Diskeeper 2008...wouldn't install. Had to upgrade. Version 2009 goes in just fine. I downloaded a 30-day trial version. That'll give me enough time to decide whether or not I like this.

Logitech...if you have a Logitech camera (I have a Communicate Deluxe model), and you download the driver from Logitech, it won't install. It says your OS is unsupported. Hmm...this could be a problem. So I plugged in the camera. Windows gulped down a driver (version 11.8) from Windows Update, and the camera was usable. Sweet! Immediately this caused Logitech Update to run, which then said my OS was unsupported when it downloaded the new version. No biggie...version 11.8 works and it works with Yahoo Messenger. Good enough. So if you have a Logitech camera, just plug it in. Looks like the driver will come from Windows Update.

Kaspersky AV...this was one of the antivirus recommendations from Microsoft. I tried this one. It worked, but it made a lot of system operations slow, slow, slow! And it was popping up alerts about all kinds of things, like password protected files, despite the fact I chose the "recommended" option which was supposed to be less obtrusive. Since it was the last change I hade made, I used System Restore to rip it out. I went with the Norton 360 option instead. This works better.

The Undecided
The new taskbar...they did away with QuickLaunch and merged it with Jump Lists. By default, when you run apps, they don't appear with their names in the taskbar, just as their icons, although you can enable the labels. According to a Wikipedia article, the taskbar has seen its most major modification since Windows 95. I'm not quite sure I like it. I probably will; it'll just take some getting used to.

Windows Media Center...allegedly this has received quite an upgrade.
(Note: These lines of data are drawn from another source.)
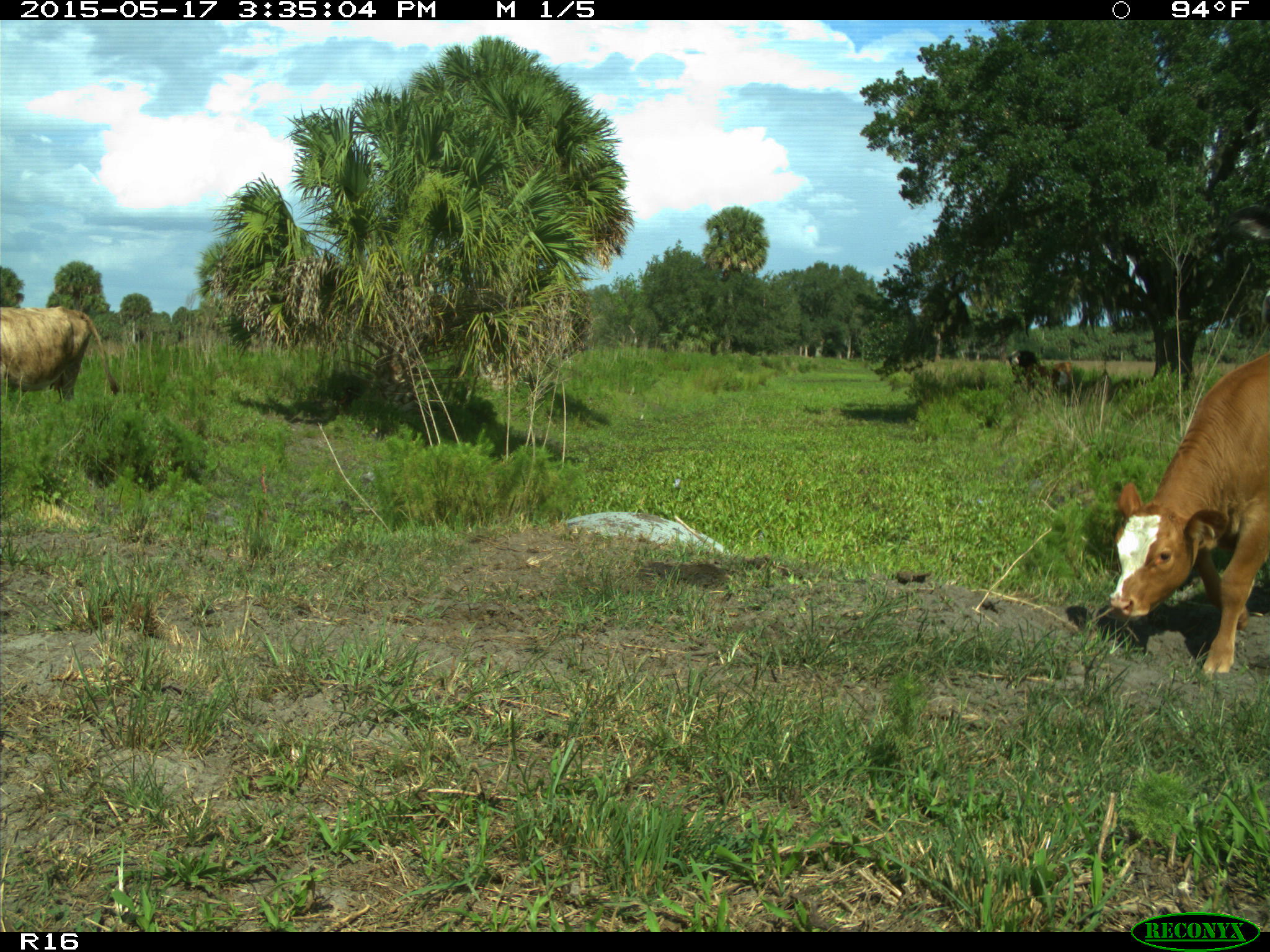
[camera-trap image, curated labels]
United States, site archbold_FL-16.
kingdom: Animalia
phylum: Chordata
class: Mammalia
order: Artiodactyla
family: Bovidae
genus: Bos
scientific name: Bos taurus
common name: domestic cow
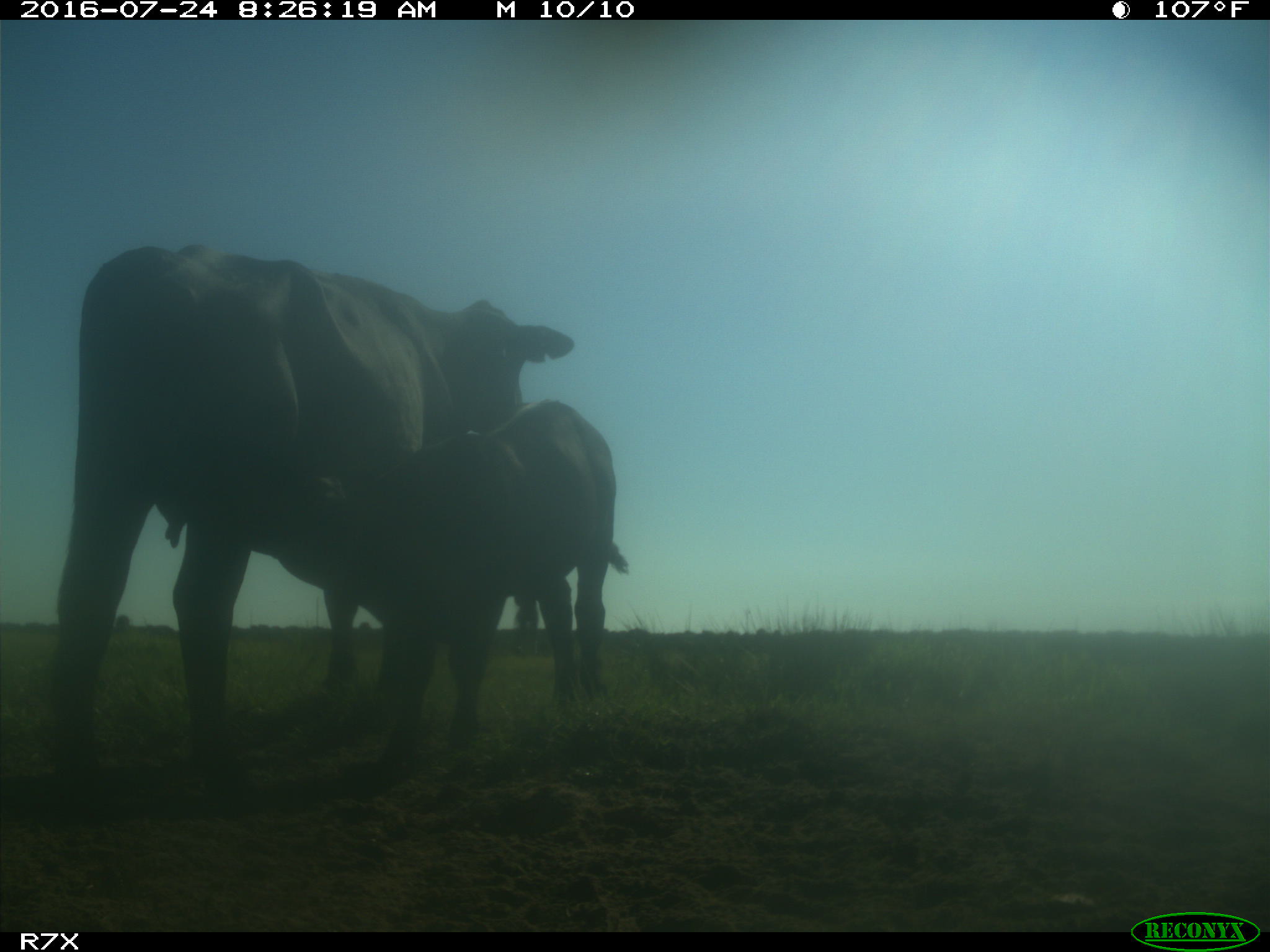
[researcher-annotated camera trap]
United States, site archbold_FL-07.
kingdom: Animalia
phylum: Chordata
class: Mammalia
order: Artiodactyla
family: Bovidae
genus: Bos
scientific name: Bos taurus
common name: domestic cow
I haven't tried it out yet. I have a Blu-ray drive in my computer so it would be nice to see native Blu-ray support.

I guess that's about all for now. As I said earlier, overall I've been pretty pleased. This is a beta, so it's bound to have problems. Hopefully Microsoft and driver vendors won't drop the ball like they did with Vista. Driver support in Vista was a fiasco, and hopefully the parties have learned their lessons.

~M

This blog was composed in Internet Explorer 8 running on Windows 7 Beta x64.